Description of the task: Can you extract all of the entries below, reproducing every line word for word without any change?
....
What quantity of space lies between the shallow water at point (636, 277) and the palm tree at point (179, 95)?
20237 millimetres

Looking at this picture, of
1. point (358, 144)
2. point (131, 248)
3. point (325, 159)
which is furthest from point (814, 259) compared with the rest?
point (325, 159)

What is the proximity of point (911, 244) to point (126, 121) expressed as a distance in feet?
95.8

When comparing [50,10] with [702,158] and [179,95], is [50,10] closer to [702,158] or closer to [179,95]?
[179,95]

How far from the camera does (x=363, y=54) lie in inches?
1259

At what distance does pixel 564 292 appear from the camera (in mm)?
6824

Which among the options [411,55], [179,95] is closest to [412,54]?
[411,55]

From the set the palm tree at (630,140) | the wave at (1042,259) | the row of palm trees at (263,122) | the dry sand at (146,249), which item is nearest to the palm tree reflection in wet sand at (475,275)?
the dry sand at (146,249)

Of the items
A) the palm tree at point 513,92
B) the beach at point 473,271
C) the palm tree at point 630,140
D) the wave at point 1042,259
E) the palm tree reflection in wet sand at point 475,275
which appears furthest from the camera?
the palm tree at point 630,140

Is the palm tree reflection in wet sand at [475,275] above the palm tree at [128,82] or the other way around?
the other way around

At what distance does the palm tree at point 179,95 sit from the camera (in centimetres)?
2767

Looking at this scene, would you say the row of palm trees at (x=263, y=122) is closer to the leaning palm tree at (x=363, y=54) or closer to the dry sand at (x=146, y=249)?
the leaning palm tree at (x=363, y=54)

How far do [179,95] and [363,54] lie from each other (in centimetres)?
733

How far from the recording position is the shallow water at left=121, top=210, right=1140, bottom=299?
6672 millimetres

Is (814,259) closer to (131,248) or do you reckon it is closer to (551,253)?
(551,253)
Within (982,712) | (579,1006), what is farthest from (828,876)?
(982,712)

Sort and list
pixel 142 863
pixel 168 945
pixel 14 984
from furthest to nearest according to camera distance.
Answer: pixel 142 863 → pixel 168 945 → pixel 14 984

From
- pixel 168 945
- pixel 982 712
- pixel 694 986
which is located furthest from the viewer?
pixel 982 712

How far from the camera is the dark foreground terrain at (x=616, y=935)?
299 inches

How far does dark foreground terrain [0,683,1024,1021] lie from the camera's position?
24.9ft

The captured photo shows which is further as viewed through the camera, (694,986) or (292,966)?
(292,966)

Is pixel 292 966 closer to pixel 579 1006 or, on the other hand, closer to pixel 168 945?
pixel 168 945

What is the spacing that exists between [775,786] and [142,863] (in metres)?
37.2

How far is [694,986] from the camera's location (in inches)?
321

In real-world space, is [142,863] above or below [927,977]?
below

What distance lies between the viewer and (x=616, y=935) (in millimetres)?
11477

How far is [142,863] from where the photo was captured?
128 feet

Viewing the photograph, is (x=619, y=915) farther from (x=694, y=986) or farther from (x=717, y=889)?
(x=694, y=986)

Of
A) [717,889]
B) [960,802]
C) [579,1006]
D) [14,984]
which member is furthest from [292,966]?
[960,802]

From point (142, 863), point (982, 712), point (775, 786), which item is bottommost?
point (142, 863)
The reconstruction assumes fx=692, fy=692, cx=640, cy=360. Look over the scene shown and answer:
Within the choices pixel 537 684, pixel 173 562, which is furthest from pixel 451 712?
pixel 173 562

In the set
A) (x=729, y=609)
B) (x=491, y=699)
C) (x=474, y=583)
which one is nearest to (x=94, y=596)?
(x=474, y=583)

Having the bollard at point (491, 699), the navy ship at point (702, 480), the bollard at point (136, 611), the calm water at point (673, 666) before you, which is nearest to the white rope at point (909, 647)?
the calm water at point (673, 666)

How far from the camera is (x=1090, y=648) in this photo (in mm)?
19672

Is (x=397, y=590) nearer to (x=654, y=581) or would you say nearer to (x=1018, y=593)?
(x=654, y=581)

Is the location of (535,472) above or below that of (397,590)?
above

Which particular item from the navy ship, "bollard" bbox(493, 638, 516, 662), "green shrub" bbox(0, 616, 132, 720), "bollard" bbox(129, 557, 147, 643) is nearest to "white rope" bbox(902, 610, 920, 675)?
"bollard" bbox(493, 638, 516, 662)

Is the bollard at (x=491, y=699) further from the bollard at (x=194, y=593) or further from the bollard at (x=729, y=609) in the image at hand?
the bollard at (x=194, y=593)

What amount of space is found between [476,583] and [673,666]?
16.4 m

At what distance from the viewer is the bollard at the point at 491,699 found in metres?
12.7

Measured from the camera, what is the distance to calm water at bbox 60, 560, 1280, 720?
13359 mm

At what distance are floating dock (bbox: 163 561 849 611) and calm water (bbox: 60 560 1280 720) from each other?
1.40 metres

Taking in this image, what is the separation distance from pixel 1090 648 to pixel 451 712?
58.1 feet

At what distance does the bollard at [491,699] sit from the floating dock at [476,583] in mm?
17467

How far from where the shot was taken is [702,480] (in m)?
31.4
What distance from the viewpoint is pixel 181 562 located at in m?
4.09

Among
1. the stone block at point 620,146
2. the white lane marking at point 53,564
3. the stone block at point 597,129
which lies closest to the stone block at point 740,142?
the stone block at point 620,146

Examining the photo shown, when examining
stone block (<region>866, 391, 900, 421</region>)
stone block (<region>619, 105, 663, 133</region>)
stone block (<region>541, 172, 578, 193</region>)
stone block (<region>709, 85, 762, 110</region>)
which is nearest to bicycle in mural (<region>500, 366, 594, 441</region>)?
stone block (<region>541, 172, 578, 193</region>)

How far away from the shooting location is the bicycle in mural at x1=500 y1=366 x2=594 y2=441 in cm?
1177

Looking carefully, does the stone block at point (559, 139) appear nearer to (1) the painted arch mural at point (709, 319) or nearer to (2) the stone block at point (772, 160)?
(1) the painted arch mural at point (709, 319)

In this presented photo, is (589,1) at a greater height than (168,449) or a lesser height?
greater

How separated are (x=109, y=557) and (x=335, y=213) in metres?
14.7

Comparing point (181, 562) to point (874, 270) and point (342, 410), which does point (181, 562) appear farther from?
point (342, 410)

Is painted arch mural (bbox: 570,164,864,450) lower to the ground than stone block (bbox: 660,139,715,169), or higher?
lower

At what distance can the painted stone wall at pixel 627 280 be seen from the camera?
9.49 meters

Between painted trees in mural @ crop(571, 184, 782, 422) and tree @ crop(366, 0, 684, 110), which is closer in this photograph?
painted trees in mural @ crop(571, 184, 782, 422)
....
Result:
What quantity of space lies between the shallow water at point (636, 277) and the palm tree at point (179, 95)?
20237 millimetres

Looking at this picture, of
1. point (358, 144)
2. point (131, 248)
3. point (325, 159)
which is furthest from point (814, 259) compared with the rest?
point (325, 159)

What is the proximity of point (911, 244) to point (126, 121) expressed as a distance in feet?
95.8

When comparing [50,10] with [702,158] and [179,95], is [50,10] closer to [702,158] or closer to [179,95]?
[179,95]

How far from the camera does (x=363, y=54) lie in inches?
1259

At what distance does pixel 564 292 appear from the camera (in mm)?
6824

Which among the options [411,55], [179,95] is closest to [412,54]?
[411,55]

From the set the palm tree at (630,140) | the wave at (1042,259) | the row of palm trees at (263,122) | the dry sand at (146,249), which item is nearest to the palm tree reflection in wet sand at (475,275)?
the dry sand at (146,249)

Of the items
A) the palm tree at point 513,92
B) the beach at point 473,271
C) the palm tree at point 630,140
D) the wave at point 1042,259
E) the palm tree reflection in wet sand at point 475,275
which appears furthest from the camera?
the palm tree at point 630,140

Is the palm tree reflection in wet sand at [475,275] above the palm tree at [128,82] or the other way around?
the other way around

At what distance does the palm tree at point 179,95 sit from the camera (in centimetres)?
2767

Looking at this scene, would you say the row of palm trees at (x=263, y=122) is closer to the leaning palm tree at (x=363, y=54) or closer to the dry sand at (x=146, y=249)?
the leaning palm tree at (x=363, y=54)

How far do [179,95] and [363,54] lie from each other (in centimetres)?
733

How far from the recording position is the shallow water at left=121, top=210, right=1140, bottom=299?
6672 millimetres

Is (814,259) closer to (131,248) or do you reckon it is closer to (551,253)?
(551,253)
Within (982,712) | (579,1006), what is farthest from (828,876)?
(982,712)

Sort and list
pixel 142 863
pixel 168 945
pixel 14 984
from furthest to nearest according to camera distance.
Answer: pixel 142 863 → pixel 168 945 → pixel 14 984

From
- pixel 168 945
- pixel 982 712
- pixel 694 986
which is located furthest from the viewer?
pixel 982 712

How far from the camera is the dark foreground terrain at (x=616, y=935)?
299 inches

How far does dark foreground terrain [0,683,1024,1021] lie from the camera's position?
24.9ft

The captured photo shows which is further as viewed through the camera, (694,986) or (292,966)?
(292,966)

Is pixel 292 966 closer to pixel 579 1006 or, on the other hand, closer to pixel 168 945?
pixel 168 945

What is the spacing that exists between [775,786] and [142,863] (in metres)?
37.2

How far is [694,986] from the camera's location (in inches)?
321

In real-world space, is [142,863] above or below [927,977]?
below

What distance lies between the viewer and (x=616, y=935) (in millimetres)?
11477

How far is [142,863] from where the photo was captured?
128 feet

Viewing the photograph, is (x=619, y=915) farther from (x=694, y=986) or farther from (x=717, y=889)?
(x=694, y=986)

Of
A) [717,889]
B) [960,802]
C) [579,1006]
D) [14,984]
which member is furthest from [292,966]?
[960,802]

From point (142, 863), point (982, 712), point (775, 786), which item is bottommost?
point (142, 863)
The reconstruction assumes fx=692, fy=692, cx=640, cy=360. Look over the scene shown and answer:
Within the choices pixel 537 684, pixel 173 562, which is furthest from pixel 451 712?
pixel 173 562

In the set
A) (x=729, y=609)
B) (x=491, y=699)
C) (x=474, y=583)
which one is nearest to (x=94, y=596)?
(x=474, y=583)

Having the bollard at point (491, 699), the navy ship at point (702, 480), the bollard at point (136, 611), the calm water at point (673, 666) before you, which is nearest to the white rope at point (909, 647)?
the calm water at point (673, 666)

How far from the camera is (x=1090, y=648) in this photo (in mm)?
19672

Is (x=397, y=590) nearer to (x=654, y=581) or would you say nearer to (x=1018, y=593)?
(x=654, y=581)

Is the location of (535,472) above or below that of (397,590)?
above

Which particular item from the navy ship, "bollard" bbox(493, 638, 516, 662), "green shrub" bbox(0, 616, 132, 720), "bollard" bbox(129, 557, 147, 643) is nearest to "white rope" bbox(902, 610, 920, 675)?
"bollard" bbox(493, 638, 516, 662)

Is the bollard at (x=491, y=699) further from the bollard at (x=194, y=593) or further from the bollard at (x=729, y=609) in the image at hand?
the bollard at (x=194, y=593)

What amount of space is found between [476,583] and [673,666]?
16.4 m

At what distance from the viewer is the bollard at the point at 491,699 found in metres?
12.7

Measured from the camera, what is the distance to calm water at bbox 60, 560, 1280, 720?
13359 mm

At what distance are floating dock (bbox: 163 561 849 611) and calm water (bbox: 60 560 1280 720) from each other?
1.40 metres

Taking in this image, what is the separation distance from pixel 1090 648 to pixel 451 712?
58.1 feet

At what distance does the bollard at [491,699] sit from the floating dock at [476,583] in mm?
17467

How far from where the shot was taken is [702,480] (in m)?
31.4
What distance from the viewpoint is pixel 181 562 located at in m?
4.09

Among
1. the stone block at point 620,146
2. the white lane marking at point 53,564
3. the stone block at point 597,129
which lies closest to the stone block at point 740,142?
the stone block at point 620,146

Examining the photo shown, when examining
stone block (<region>866, 391, 900, 421</region>)
stone block (<region>619, 105, 663, 133</region>)
stone block (<region>541, 172, 578, 193</region>)
stone block (<region>709, 85, 762, 110</region>)
which is nearest to bicycle in mural (<region>500, 366, 594, 441</region>)?
stone block (<region>541, 172, 578, 193</region>)

How far away from the shooting location is the bicycle in mural at x1=500 y1=366 x2=594 y2=441 in cm?
1177

Looking carefully, does the stone block at point (559, 139) appear nearer to (1) the painted arch mural at point (709, 319) or nearer to (2) the stone block at point (772, 160)?
(1) the painted arch mural at point (709, 319)

In this presented photo, is (589,1) at a greater height than (168,449) or a lesser height?
greater

How separated are (x=109, y=557) and (x=335, y=213) in metres?
14.7

Comparing point (181, 562) to point (874, 270) and point (342, 410), which does point (181, 562) appear farther from?
point (342, 410)

Is painted arch mural (bbox: 570,164,864,450) lower to the ground than stone block (bbox: 660,139,715,169), or higher?
lower

At what distance can the painted stone wall at pixel 627 280 be seen from the camera?
9.49 meters

Between painted trees in mural @ crop(571, 184, 782, 422) and tree @ crop(366, 0, 684, 110), which is closer in this photograph?
painted trees in mural @ crop(571, 184, 782, 422)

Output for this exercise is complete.